EXTRACT TO READ:
Reading urgentry benchmarks honestly.
Urgentry publishes a number: 400 events per second at 52 MB resident memory on a cheap VPS. That number was measured by the urgentry team, on hardware we chose, with a workload we designed. This guide explains exactly what the benchmark covers, what it leaves out, how to reproduce it yourself, and how to apply the same scrutiny to every other number in this space — including ours.
20 seconds. The 400 ev/s figure is a sustained-load benchmark on a 1-vCPU / 1 GB VPS running urgentry with SQLite. The load generator is open. The test ran for 30 minutes. It measures ingest throughput and RSS; it does not measure concurrent UI queries, the symbolicator path, or burst behavior. Every benchmark a vendor publishes was designed by that vendor. Treat all of them, including this one, as a starting point, not a conclusion.
60 seconds. There are five things you need before you trust a benchmark number: reproducibility, payload realism, measurement window length, p99 latency instead of p50, and a documented failure mode at 1.5x load. The urgentry benchmark satisfies the first three and partially satisfies the fourth. It does not yet document failure at 600 ev/s on the Tiny lane. This guide gives you the steps to reproduce the benchmark on your own hardware and the vocabulary to ask the same questions of any tool you evaluate.
If you need a number to make a purchasing or architecture decision, reproduce the benchmark yourself with a payload that looks like your production data. The result will be more useful than any number on any vendor’s website, including this one.
Why vendor benchmarks are always suspect
The publisher of a benchmark controls three things: the workload, the hardware, and the measurement window. Each choice creates space to look faster than a fair comparison would suggest, without any explicit dishonesty.
The workload is the most significant lever. A benchmark payload that is smaller than a typical SDK event will produce a higher events-per-second number. A payload that omits stack trace data, breadcrumbs, and user context is faster to parse and write than one that includes them. A benchmark that sends identical events benefits from in-memory deduplication paths that a production workload with diverse fingerprints does not hit.
The hardware choice is the second lever. A benchmark run on a local NVMe SSD will show better SQLite write throughput than one run on network-attached block storage, which is what most VPS providers actually provision. A benchmark on a dedicated bare-metal machine with no noisy neighbors will show lower p99 latency than one on a shared cloud instance. Neither choice is dishonest; both affect the number significantly.

STORED RECORDS:
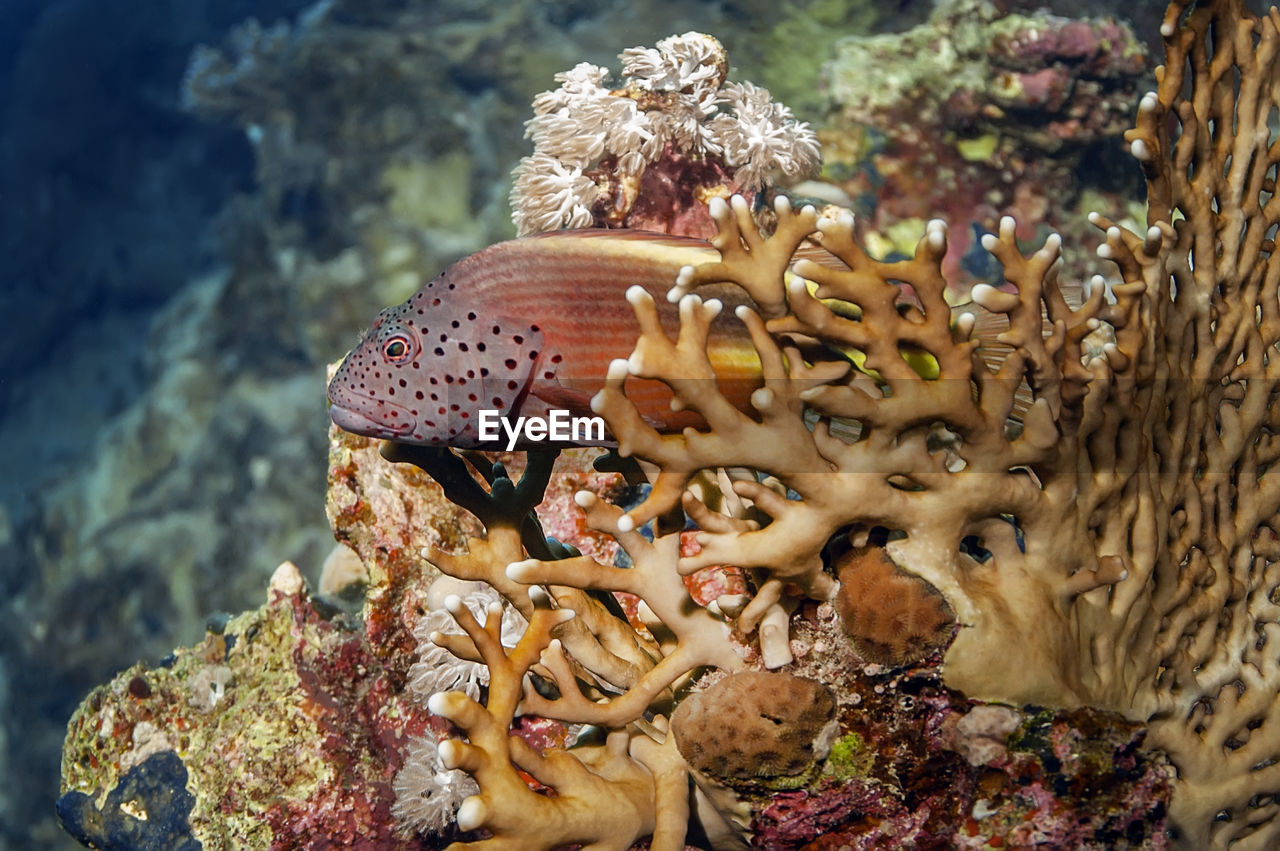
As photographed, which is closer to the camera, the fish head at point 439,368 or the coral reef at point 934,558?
the coral reef at point 934,558

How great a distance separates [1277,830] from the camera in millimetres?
2465

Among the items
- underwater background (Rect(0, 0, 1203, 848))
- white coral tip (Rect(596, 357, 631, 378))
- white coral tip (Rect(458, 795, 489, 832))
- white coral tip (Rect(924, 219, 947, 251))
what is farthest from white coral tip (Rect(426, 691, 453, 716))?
underwater background (Rect(0, 0, 1203, 848))

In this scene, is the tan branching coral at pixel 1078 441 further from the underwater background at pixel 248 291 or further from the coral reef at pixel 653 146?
the underwater background at pixel 248 291

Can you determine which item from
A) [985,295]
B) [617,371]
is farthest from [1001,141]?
[617,371]

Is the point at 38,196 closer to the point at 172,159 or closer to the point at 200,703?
the point at 172,159

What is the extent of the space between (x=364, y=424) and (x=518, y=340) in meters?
0.57

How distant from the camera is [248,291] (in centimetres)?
962

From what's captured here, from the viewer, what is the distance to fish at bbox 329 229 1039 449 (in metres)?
2.38

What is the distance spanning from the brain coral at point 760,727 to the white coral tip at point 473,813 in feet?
1.84

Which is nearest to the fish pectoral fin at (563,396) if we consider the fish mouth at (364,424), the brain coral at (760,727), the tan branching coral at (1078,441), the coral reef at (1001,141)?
the fish mouth at (364,424)

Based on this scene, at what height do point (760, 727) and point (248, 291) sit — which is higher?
point (760, 727)

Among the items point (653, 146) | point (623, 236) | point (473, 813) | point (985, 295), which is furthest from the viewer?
point (653, 146)

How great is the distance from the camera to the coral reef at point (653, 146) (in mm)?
3959

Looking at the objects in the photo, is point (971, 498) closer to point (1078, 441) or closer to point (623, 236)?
point (1078, 441)
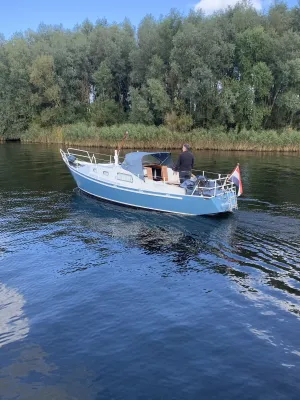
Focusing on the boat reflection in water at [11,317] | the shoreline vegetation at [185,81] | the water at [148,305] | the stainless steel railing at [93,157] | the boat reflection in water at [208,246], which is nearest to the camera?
the water at [148,305]

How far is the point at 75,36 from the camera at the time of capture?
64625 mm

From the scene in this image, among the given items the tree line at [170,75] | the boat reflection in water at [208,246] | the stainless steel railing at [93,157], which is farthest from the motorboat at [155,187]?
the tree line at [170,75]

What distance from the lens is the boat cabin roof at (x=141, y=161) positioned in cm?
1836

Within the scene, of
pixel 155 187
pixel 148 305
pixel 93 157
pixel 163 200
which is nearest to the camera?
pixel 148 305

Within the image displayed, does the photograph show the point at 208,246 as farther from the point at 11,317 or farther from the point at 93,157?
the point at 93,157

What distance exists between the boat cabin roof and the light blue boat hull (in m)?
1.01

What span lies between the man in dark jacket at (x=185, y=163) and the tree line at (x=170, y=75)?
97.0 ft

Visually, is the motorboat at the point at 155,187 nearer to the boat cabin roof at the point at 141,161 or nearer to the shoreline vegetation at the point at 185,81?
the boat cabin roof at the point at 141,161

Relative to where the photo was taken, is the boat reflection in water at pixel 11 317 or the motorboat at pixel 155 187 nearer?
the boat reflection in water at pixel 11 317

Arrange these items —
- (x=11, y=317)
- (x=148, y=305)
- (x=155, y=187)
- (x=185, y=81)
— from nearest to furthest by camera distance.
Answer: (x=11, y=317)
(x=148, y=305)
(x=155, y=187)
(x=185, y=81)

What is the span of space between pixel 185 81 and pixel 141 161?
32.1 metres

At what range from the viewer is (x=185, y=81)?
47250 mm

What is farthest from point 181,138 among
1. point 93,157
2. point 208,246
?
point 208,246

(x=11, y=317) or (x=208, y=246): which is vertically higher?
(x=208, y=246)
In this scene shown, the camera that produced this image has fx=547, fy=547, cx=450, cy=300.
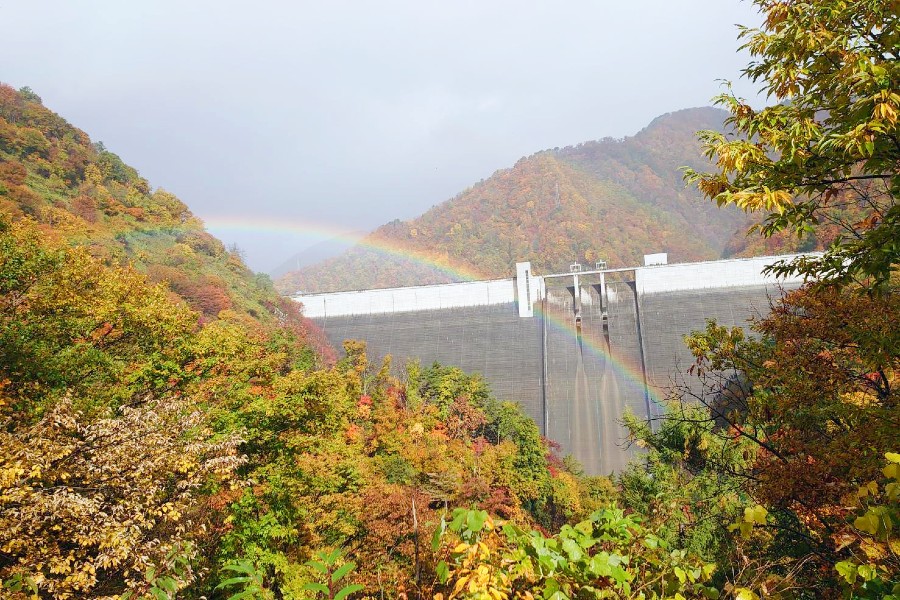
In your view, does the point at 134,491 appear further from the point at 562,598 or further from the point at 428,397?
the point at 428,397

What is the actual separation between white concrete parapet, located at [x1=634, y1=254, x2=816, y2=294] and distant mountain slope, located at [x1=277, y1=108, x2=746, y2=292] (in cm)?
2300

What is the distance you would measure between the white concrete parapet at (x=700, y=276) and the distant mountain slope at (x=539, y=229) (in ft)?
75.4

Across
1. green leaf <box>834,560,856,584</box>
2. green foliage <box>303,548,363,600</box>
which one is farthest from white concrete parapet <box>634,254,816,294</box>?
green foliage <box>303,548,363,600</box>

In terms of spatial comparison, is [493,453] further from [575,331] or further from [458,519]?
[458,519]

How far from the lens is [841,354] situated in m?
3.52

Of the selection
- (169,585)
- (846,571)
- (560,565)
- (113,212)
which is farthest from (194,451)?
(113,212)

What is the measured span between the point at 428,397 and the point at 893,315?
15.9m

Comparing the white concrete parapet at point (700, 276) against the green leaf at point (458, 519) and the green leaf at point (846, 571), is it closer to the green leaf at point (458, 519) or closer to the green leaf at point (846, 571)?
the green leaf at point (846, 571)

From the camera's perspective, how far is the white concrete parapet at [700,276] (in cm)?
2252

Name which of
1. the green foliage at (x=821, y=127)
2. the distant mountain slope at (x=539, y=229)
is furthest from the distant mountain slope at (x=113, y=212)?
the distant mountain slope at (x=539, y=229)

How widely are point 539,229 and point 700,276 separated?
31.0 metres

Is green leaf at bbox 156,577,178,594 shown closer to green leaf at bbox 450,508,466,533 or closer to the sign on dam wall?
green leaf at bbox 450,508,466,533

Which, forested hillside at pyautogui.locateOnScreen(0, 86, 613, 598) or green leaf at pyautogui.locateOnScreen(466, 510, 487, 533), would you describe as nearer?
green leaf at pyautogui.locateOnScreen(466, 510, 487, 533)

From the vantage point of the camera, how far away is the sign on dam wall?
20828mm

TASKS AND EXERCISES:
1) Please give the benchmark guide again from "The workload is" to "does not hit.", swapping "payload" for "request body".
2) Summarize the benchmark guide in two sentences.
3) Translate this sentence from the benchmark guide into Spanish: "The workload is the most significant lever."
The entries were taken from a separate source.

ANSWER SET:
1)
The workload is the most significant lever. A benchmark request body that is smaller than a typical SDK event will produce a higher events-per-second number. A request body that omits stack trace data, breadcrumbs, and user context is faster to parse and write than one that includes them. A benchmark that sends identical events benefits from in-memory deduplication paths that a production workload with diverse fingerprints does not hit.

2) The urgentry team reports 400 events per second at 52 MB resident memory on a 1-vCPU / 1 GB VPS running SQLite, measured over a 30-minute test that does not cover concurrent UI queries, the symbolicator path, or burst behavior. The guide argues that every vendor benchmark, this one included, is shaped by the publisher's choice of workload, hardware, and measurement window, so readers should reproduce it with a payload that looks like their production data.

3) La carga de trabajo es la palanca más significativa.